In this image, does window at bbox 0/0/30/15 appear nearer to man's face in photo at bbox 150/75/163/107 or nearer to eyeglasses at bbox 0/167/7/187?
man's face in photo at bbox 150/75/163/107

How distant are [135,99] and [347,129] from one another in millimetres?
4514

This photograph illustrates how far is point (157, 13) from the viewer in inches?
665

The exercise: Convert the data above into a numbered list, omitting any blank lines.

Written solution:
1. In this image, does window at bbox 0/0/30/15 appear nearer to man's face in photo at bbox 150/75/163/107 or nearer to eyeglasses at bbox 0/167/7/187?
2. man's face in photo at bbox 150/75/163/107
3. How distant are [135,99] and [347,129] from one another in millimetres?
4. 4514
5. This photograph illustrates how far is point (157, 13) from the viewer in inches?
6. 665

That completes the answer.